Assicurazioni Generali SpA has completed the sale of its entire shareholding in its Ireland-based subsidiary, Generali PanEurope, to Life Company Consolidation Group (LCCG).
Generali says the terms of the sale are in line with the transaction’s original announcement in December 2017, when it was revealed that Generali had agreed to accept an initial consideration of €230 million, in addition to a €56 million settlement for certain intercompany financing arrangements.
Generali PanEurope contributed approximately €20 million to the Group’s operating results in 2016, and its sale is expected to add 0.4 percentage points to Generali’s Regulatory Solvency II ratio, as well as generating a post-tax gain of approximately €56 million.
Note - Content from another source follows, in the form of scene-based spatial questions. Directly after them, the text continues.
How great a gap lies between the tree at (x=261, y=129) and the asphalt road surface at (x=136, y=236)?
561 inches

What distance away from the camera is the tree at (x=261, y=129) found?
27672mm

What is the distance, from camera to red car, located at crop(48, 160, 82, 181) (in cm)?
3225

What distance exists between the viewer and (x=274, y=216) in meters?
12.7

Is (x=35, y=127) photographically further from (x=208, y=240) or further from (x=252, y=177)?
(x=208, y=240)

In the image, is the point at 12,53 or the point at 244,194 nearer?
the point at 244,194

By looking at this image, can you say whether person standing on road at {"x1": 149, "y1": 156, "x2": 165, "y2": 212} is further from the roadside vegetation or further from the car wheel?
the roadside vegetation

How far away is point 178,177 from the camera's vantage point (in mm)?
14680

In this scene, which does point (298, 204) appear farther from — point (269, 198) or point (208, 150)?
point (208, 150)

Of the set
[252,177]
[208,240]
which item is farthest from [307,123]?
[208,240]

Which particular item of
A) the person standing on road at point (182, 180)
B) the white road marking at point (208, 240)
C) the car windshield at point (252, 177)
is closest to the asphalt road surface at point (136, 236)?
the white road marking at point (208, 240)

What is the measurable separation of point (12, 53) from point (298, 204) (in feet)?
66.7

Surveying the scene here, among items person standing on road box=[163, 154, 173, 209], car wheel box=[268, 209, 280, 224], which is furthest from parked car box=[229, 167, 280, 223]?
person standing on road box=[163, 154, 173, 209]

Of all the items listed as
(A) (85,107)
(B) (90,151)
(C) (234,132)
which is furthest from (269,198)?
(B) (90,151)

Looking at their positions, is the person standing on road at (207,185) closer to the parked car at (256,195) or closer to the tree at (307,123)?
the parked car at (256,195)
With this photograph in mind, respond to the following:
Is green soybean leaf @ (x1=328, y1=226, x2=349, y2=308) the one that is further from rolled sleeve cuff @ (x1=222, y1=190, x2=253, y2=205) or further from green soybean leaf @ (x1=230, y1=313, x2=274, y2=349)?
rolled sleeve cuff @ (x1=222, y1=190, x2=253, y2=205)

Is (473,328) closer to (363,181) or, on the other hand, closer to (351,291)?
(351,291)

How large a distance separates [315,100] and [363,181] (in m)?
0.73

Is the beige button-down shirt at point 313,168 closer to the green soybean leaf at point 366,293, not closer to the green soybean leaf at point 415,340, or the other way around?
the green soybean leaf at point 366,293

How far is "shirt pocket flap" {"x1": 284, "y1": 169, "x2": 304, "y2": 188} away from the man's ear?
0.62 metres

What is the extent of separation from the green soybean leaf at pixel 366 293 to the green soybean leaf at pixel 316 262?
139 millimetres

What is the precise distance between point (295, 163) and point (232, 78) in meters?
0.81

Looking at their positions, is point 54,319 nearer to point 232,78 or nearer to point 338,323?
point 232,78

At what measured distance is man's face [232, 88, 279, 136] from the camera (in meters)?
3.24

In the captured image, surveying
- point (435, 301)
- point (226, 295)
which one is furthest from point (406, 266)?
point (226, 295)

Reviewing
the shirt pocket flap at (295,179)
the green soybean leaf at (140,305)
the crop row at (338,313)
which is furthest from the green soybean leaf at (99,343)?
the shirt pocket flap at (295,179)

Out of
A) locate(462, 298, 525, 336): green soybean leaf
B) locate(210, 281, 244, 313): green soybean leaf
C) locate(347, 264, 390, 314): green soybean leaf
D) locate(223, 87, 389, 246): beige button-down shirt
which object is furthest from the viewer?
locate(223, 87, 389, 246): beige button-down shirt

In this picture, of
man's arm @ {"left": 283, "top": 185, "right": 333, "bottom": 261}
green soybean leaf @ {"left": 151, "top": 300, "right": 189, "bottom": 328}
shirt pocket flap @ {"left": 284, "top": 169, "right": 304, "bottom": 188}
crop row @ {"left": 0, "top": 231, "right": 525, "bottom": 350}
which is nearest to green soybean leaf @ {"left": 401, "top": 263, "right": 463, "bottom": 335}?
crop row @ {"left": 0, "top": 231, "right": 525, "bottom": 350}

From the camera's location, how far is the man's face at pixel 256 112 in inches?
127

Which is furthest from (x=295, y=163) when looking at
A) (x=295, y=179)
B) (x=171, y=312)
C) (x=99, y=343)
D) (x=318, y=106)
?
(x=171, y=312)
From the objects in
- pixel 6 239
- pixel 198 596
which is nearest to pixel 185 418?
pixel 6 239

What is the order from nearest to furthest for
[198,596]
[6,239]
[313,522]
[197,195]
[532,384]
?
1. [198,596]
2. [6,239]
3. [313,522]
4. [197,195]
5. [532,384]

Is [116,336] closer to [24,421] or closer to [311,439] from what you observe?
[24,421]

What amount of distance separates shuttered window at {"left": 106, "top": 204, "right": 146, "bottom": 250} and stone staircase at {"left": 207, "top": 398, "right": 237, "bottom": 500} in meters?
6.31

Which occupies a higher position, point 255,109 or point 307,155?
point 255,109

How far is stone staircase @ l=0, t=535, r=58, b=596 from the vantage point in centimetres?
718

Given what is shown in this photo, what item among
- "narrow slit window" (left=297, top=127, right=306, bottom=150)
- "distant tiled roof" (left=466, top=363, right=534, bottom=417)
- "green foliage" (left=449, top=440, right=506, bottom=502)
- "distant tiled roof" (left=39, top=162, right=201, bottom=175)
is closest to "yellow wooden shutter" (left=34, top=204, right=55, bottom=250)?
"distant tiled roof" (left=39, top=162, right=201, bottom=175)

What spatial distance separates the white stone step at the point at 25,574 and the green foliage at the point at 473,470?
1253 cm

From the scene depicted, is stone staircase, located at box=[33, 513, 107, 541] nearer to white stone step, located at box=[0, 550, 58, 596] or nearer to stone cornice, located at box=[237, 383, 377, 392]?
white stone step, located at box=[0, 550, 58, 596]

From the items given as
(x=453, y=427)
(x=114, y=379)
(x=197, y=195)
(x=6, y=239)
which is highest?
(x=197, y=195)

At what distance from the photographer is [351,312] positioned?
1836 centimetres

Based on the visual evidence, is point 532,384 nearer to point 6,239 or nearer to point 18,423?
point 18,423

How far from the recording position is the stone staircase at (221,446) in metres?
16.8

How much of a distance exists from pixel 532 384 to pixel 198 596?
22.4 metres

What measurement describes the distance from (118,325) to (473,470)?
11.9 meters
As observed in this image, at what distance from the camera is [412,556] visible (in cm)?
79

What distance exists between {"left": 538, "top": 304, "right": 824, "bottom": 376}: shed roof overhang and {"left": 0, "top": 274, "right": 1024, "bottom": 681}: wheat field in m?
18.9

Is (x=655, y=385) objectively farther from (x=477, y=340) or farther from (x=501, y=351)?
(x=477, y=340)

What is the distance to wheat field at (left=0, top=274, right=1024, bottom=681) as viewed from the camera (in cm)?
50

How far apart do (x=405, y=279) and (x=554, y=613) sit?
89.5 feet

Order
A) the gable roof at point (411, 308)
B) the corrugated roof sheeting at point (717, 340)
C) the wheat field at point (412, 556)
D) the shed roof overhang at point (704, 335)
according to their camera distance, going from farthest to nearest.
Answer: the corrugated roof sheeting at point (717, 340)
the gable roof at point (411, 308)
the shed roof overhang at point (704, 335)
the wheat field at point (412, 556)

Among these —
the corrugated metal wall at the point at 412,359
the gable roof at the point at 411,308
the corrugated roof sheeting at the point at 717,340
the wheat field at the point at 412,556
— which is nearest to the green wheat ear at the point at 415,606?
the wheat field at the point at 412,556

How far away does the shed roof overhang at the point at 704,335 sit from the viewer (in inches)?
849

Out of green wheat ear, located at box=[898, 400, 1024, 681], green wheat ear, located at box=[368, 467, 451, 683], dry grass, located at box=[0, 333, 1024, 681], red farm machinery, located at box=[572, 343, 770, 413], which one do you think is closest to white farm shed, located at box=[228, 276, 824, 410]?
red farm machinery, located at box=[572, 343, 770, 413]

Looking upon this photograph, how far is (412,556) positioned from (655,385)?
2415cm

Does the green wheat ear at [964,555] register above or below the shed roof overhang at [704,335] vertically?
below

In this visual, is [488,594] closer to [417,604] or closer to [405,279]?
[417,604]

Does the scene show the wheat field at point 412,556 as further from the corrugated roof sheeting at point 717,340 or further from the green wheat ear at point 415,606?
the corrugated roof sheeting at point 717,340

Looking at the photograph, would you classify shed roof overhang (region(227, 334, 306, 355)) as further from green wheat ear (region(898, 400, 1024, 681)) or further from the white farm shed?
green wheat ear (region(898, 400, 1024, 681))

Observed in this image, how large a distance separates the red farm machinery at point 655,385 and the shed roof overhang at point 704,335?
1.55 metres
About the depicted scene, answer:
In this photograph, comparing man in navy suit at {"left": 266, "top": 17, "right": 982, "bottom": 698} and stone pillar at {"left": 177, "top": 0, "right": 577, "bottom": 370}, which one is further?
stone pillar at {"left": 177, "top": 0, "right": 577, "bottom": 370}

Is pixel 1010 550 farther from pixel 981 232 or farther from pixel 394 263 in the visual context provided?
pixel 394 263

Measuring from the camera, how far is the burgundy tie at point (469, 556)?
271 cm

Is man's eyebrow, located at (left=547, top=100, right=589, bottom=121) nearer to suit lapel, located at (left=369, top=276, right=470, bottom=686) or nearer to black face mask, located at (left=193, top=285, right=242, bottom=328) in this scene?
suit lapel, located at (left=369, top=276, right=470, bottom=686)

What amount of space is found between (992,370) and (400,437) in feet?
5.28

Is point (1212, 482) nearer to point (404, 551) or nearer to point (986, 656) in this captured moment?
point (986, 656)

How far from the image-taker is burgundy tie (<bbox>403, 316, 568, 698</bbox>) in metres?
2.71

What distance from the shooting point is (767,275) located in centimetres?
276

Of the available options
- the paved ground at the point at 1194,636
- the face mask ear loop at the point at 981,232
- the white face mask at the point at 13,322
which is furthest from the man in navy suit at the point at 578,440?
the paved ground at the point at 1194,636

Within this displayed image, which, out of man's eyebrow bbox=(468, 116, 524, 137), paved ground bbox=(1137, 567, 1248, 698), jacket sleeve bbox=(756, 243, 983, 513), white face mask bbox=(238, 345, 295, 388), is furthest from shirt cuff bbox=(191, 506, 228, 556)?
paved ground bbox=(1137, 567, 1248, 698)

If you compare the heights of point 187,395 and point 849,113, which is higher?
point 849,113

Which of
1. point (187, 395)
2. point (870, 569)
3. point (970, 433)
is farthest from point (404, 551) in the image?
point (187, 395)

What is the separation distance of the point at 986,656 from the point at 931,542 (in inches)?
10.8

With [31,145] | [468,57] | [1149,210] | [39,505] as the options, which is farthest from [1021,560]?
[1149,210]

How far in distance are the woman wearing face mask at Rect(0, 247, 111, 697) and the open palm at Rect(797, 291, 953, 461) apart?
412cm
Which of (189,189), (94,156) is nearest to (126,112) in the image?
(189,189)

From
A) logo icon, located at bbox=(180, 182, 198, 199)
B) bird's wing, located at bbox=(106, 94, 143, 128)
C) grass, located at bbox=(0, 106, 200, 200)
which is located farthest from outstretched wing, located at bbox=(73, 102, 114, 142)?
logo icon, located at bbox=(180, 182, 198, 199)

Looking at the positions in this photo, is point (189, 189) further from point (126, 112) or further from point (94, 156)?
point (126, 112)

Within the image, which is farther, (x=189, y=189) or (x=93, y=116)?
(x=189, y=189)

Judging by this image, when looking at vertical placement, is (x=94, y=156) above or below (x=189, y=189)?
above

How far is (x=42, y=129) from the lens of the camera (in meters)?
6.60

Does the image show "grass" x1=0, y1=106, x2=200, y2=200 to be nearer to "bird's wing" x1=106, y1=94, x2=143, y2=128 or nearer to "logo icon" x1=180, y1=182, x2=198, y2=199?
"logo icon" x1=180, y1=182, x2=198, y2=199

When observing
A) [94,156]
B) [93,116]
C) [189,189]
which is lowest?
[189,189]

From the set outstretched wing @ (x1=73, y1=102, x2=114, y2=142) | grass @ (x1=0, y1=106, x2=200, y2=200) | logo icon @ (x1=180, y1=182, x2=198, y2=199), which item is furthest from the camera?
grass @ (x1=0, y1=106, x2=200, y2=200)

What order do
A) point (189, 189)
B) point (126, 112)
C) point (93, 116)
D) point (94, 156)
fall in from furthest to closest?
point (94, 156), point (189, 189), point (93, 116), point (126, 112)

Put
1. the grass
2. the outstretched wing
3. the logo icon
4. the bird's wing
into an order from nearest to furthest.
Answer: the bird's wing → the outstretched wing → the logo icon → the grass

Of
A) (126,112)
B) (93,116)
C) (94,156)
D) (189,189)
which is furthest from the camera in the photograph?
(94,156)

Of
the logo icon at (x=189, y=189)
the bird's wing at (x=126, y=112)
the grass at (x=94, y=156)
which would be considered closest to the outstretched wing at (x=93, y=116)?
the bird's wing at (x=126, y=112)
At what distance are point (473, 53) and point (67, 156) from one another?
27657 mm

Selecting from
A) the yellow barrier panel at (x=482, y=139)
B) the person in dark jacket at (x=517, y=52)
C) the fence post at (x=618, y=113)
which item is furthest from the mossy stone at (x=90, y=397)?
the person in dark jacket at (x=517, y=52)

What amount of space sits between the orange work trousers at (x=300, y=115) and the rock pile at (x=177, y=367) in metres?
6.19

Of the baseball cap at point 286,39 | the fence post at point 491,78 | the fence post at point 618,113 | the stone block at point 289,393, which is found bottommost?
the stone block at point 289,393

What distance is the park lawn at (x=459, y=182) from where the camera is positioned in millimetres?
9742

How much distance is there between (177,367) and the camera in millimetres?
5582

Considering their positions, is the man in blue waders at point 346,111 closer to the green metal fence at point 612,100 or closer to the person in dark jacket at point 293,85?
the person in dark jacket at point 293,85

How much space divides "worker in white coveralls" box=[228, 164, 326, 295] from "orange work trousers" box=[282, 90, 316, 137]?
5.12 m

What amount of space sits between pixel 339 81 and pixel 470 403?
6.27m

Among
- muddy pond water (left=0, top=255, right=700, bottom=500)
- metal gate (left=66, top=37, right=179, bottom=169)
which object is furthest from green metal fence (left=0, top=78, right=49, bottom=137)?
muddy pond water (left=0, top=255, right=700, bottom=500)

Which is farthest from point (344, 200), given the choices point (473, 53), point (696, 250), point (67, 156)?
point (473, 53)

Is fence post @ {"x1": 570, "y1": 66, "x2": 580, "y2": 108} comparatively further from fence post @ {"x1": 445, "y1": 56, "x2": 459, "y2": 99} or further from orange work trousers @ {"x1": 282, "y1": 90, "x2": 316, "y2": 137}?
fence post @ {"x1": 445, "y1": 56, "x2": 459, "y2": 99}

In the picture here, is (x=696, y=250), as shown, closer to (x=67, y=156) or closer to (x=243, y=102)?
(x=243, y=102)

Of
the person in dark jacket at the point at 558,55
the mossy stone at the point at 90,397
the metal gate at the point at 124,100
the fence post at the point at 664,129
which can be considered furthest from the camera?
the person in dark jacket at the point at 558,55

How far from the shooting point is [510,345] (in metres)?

Following the sale, the Group will remain active in the Irish market through its Global Business Lines division, while the former Generali PanEurope dac will continue to act as the Irish and PanEuropean partner of Generali for the corporate employee benefit business to serve existing and future clients.
LCCG said the acquisition was in line with its strategy to optimise its geographical footprint, increase operational efficiency, and improve capital allocation.
The completion of its acquisition of Generali PanEurope also follows the announcement of LCCG’s plans to acquire the in run-off business of The Equitable Life Assurance Society via its specialist UK run-off manager Reliance Life Limited.